For Calvino, there is only one remedy for the plague that is eating away at (visual) language, only one medium that can create antibodies: literature. The language of literature approaches things with discretion, attention and caution, with respect for that which things communicate without words. I would like to add theatre to this. Theatre is also an antibody. It is a space and a time in which attention is paid to words and images in a special manner. Making theatre is searching for the right word, the right expression, the right movement, the right image, the right silence…. And doing it again and again, for every performance is unique.

I find that great attention for detail in the work of Benjamin Verdonck, in his fascination for the unsightly, the marginal, the no longer usable, the apparently meaningless, with which he gives objects renewed significance: in his collections, in a performance, in a story he tells.

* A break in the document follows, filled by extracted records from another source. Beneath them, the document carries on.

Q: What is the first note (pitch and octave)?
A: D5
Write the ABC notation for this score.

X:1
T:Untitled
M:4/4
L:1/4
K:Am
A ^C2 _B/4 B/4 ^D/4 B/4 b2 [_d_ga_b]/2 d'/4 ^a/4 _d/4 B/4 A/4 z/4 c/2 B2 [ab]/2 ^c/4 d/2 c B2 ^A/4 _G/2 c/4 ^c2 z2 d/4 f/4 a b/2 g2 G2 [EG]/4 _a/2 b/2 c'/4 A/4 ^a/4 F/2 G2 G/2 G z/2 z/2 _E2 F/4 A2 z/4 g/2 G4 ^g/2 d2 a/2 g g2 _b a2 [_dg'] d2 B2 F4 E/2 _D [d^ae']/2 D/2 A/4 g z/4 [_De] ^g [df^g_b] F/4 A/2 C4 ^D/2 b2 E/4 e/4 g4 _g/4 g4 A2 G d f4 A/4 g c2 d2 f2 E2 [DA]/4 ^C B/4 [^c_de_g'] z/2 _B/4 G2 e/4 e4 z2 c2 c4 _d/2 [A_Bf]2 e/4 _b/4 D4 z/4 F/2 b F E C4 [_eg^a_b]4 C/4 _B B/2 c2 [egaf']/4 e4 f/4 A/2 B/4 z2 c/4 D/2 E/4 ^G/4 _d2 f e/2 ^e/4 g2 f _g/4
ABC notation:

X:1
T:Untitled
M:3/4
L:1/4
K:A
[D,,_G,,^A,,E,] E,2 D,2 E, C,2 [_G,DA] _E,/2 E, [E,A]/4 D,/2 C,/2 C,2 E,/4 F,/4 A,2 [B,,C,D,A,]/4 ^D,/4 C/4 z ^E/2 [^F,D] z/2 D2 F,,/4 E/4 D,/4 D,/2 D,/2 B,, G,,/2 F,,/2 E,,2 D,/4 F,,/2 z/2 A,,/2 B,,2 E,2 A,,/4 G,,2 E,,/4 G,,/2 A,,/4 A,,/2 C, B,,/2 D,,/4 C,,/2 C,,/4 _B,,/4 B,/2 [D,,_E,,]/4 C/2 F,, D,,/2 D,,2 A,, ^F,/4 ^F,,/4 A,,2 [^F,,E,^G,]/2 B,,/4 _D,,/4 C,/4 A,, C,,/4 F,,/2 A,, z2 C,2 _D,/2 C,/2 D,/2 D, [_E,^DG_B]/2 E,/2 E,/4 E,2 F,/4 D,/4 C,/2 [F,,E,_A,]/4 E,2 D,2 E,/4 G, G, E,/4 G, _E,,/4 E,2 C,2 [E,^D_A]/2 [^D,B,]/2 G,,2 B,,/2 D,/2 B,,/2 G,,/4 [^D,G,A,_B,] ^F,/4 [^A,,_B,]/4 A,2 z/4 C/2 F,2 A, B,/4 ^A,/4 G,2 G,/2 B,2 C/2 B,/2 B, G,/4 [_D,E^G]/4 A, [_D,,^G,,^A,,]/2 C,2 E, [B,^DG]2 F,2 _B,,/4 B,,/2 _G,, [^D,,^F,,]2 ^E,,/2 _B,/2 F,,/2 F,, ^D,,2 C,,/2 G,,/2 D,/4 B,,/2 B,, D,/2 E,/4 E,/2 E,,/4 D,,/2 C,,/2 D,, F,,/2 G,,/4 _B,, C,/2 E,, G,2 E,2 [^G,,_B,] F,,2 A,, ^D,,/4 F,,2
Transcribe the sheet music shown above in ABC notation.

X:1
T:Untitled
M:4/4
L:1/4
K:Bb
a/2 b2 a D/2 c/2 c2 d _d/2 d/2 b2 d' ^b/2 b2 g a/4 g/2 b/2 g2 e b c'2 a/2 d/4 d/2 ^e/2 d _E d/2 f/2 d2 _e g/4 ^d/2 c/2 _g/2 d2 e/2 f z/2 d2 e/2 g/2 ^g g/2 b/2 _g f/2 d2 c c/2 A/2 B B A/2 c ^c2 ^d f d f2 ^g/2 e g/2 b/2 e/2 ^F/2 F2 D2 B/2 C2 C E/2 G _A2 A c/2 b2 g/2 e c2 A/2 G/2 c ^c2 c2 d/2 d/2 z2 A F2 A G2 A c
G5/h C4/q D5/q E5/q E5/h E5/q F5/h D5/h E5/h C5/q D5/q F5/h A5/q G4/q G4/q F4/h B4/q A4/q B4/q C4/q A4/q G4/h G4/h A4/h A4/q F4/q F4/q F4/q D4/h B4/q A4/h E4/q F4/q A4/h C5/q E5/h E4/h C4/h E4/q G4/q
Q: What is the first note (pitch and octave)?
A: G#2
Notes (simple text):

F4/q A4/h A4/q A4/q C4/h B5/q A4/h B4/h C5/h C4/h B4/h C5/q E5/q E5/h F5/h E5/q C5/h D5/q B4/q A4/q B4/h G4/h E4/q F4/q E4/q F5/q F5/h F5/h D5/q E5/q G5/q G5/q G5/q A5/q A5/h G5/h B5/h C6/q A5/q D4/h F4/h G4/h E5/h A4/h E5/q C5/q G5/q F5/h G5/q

He has a very precise attention for what there is, and for its history. An attention for simple materials like paper, cardboard, pieces of wood, strings, etc. To my way of thinking, that attention is craftsmanship. On an entirely different scale, I also find such craftsmanship very much evident in the work of FC Bergman. Through their attention for the concrete and the material, both FC Bergman and Benjamin Verdonck succeed in creating their own incomprehensible and mysterious worlds that in turn ask very essential questions about our concrete reality. 

This tension – between the exact and the undefined, between what we can calculate and delineate and that which constantly eludes our grasp, between the visible and the invisible – also exists on the organizational level at Toneelhuis. Theatre is not a blank page or an empty canvas on which the writer and the painter can start working at any given moment of the day. Theatre is a collective work process that requires a great amount of preparation and planning. Certainly a large theatre like Toneelhuis, which has many different theatre makers under one roof, operates between creation and production, operates between the imagination and its complex material translation into a production that can be presented in a series of performances. The tension between on the one hand wild imagination and creative energy and on the other the financial constraints and practical agreements within which one must do the work can be felt in a theatre every day. That tension involves constant negotiating. This is the only way that big projects like the productions of FC Bergman can be realized: projects that exceed every measure and precisely because of that must be made. And only in this way can Benjamin's miniature shows be staged and presented in all of their precision.

This precision has just as much to do with the process of working on a production as it does with the end result. The exact outcome of the shows we make in Toneelhuis is not predetermined. After all, artistic imagination follows its own winding movements. What Toneelhuis tries to do is to create the right conditions for making that often elusive artistic process possible. In order to ultimately arrive at something that could not possibly be foreseen. Chuang-tzu's perfect crab from the last memo, perchance?